El barro y la escayola fueron mis únicos aliados, los únicos que realmente me comprendieron, a través de ellos pude ser libre, di rienda suelta a mi imaginación y a mis emociones apasionadas. La vorágine que había dentro de mí se aquietaba al moldear y esculpir, tallar era una manera de llegar a la profundidad de mis sentimientos. Las esculturas, generalmente alabadas por la crítica a causa de su belleza y técnica, eran lo que mis ojos veían en este mundo, no belleza plena sino la belleza del dolor, melancolía, quise que la profundidad de mis pensamientos se quedara para siempre aquí. No sabía que eso me llevaría a mi propia ruina… paradójicamente la escultura me dio el Infierno y la Gloria.
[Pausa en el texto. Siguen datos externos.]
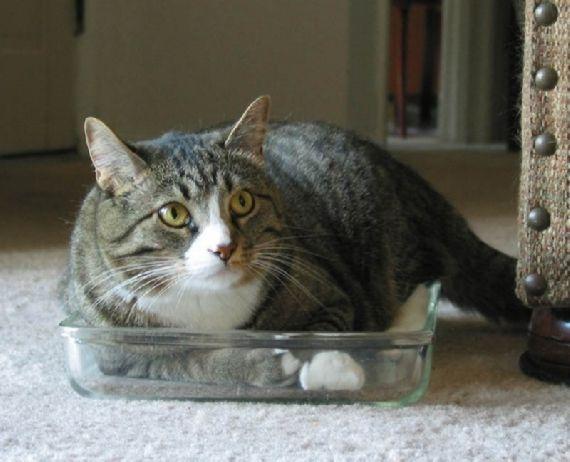 猫の奇妙な仮眠場所 (16)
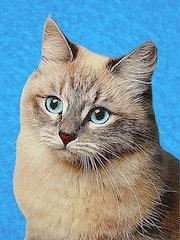 Кошка с глубыми глазами.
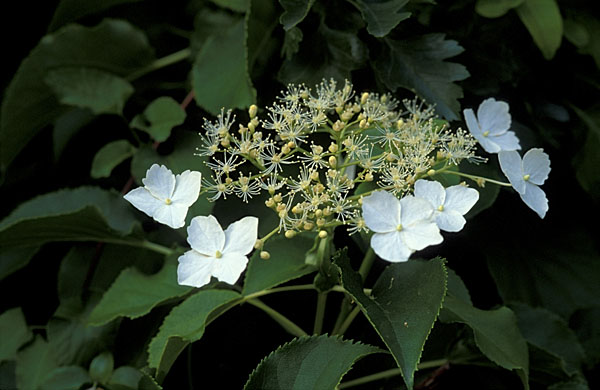 Japansk Snebolle Viburnum Plicatum Copyright Natureeyeskeld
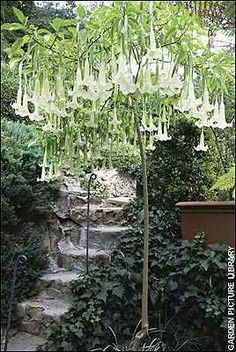 Moon Gardens:  Amazing white #Angel #Trumpets, #Brugmansia, for the #Moon #Garden.
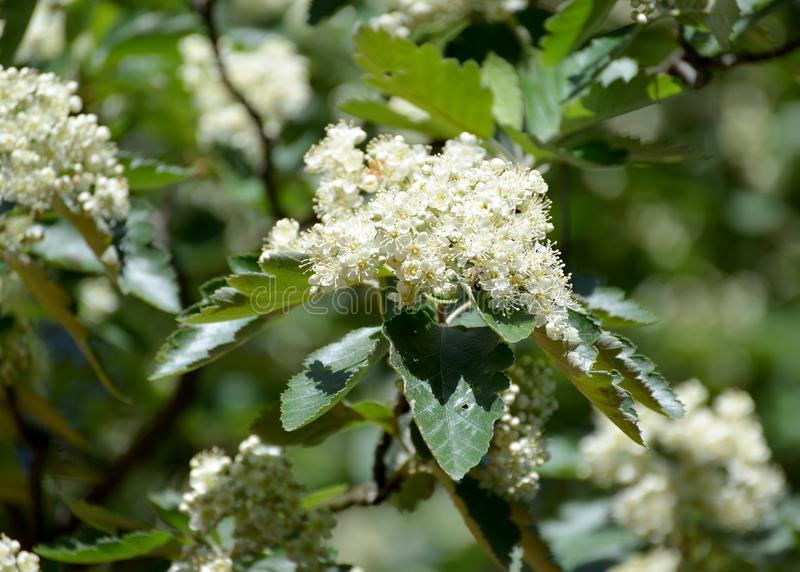 Flowers of a mountain ash Scandinavian Sorbus intermedia Ehrh. Pers.  stock photo
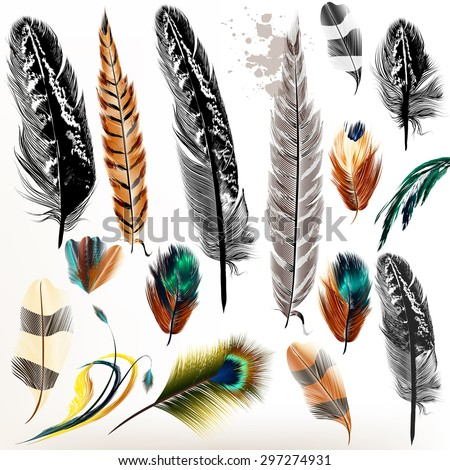 Big set of detailed bird feathers in realistic and engraved style - stock vector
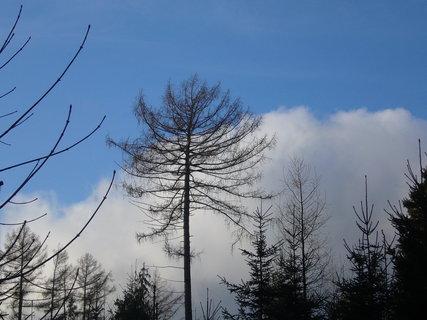 FOTKA - Stromy v zimě 2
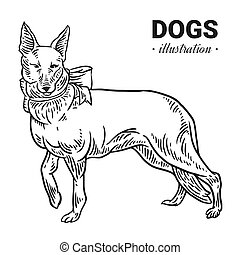 Dog vector hand drawn illustration, drawing, engraving, ink, line art, vector.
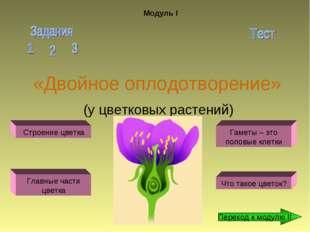 «Двойное оплодотворение» (у цветковых растений) Модуль I Строение цветка Глав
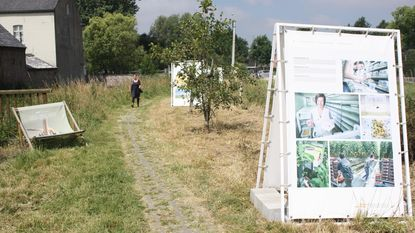 Expo 'to bee or not to bee' langs Zwalmbeek geopend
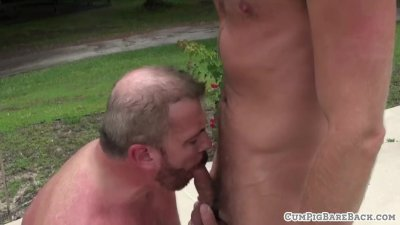 Chubby bear getting unsaddled outdoors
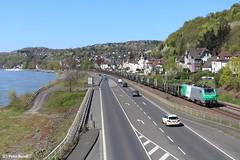 Fret in Linz am Rhein (D), 20-04-2016 (PeterBrabant) Tags: linz prima akiem 37044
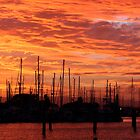 Sunset over Scarborough boat harbour by sueyo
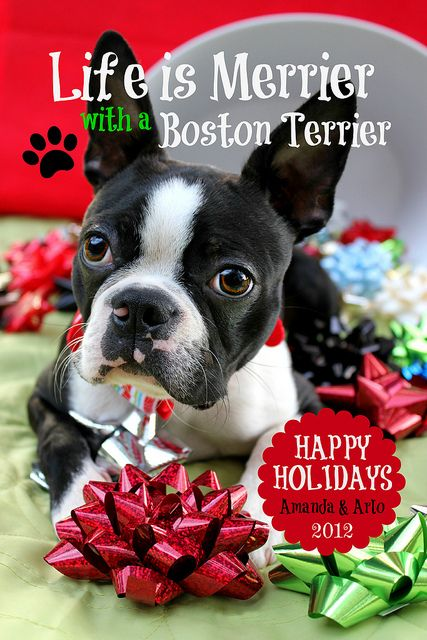 Arlo Christmas Card | Boston terrier dog, Terrier and Terrier dogs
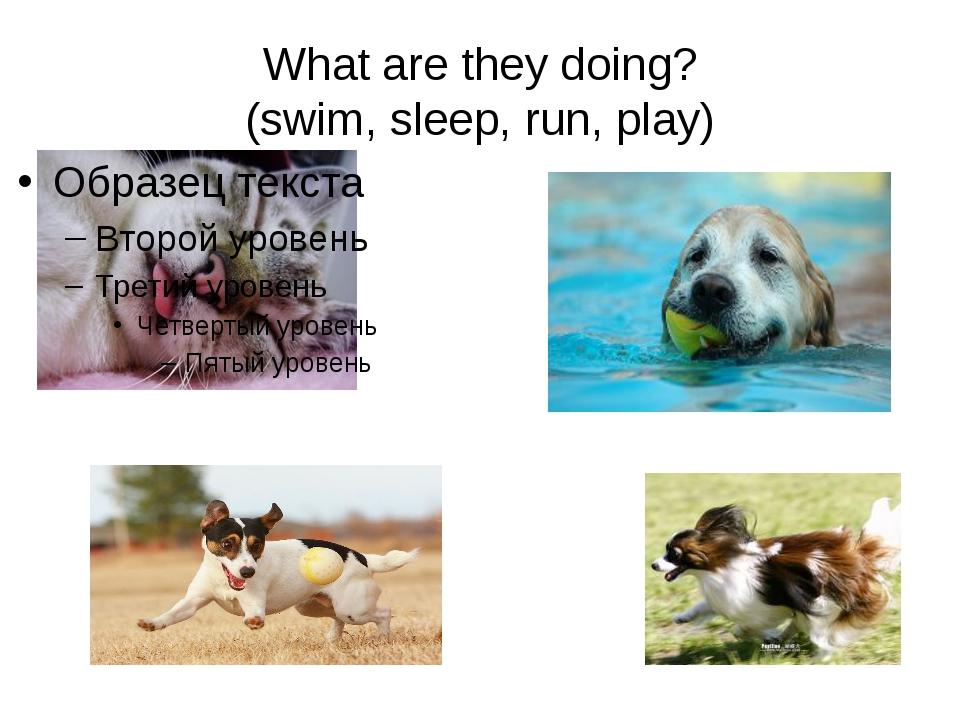 What are they doing? (swim, sleep, run, play)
Gracias a la protección y apoyo de mi padre, frente a mi propia familia que se empeñaba en hacer de mí una insulsa esposa y ama de casa, pude estudiar en la Escuela Superior de Bellas Artes de París y ser lo que yo quise: escultora. Los desafíos apenas empezaban, pues esta decisión no fue la única en la que tuve que ser firme; un giro del destino puso a Auguste Rodin en mi camino y a mí en el suyo. Yo tenía apenas 19 años y no había más dios para mí que el arte. Auguste poco a poco sustituyó esa idea. Los instantes a su lado me ponían frenética, las obras se me amontonaban en la cabeza y quería esculpirlas todas de una sola vez, me sentía como Zeus en el parto de Atenea… Auguste, con su ser delicado y dominante al mismo tiempo, ¡Dios mío!, me tranquilizaba y, así, las figuras salían poco a poco, ordenadamente, cada una tomando su sitio. Rápidamente me convertí en la alumna predilecta de Rodin, el gran Rodin que a sus 43 años me parecía el caramelo más dulce sobre la tierra, la exquisitez jamás degustada.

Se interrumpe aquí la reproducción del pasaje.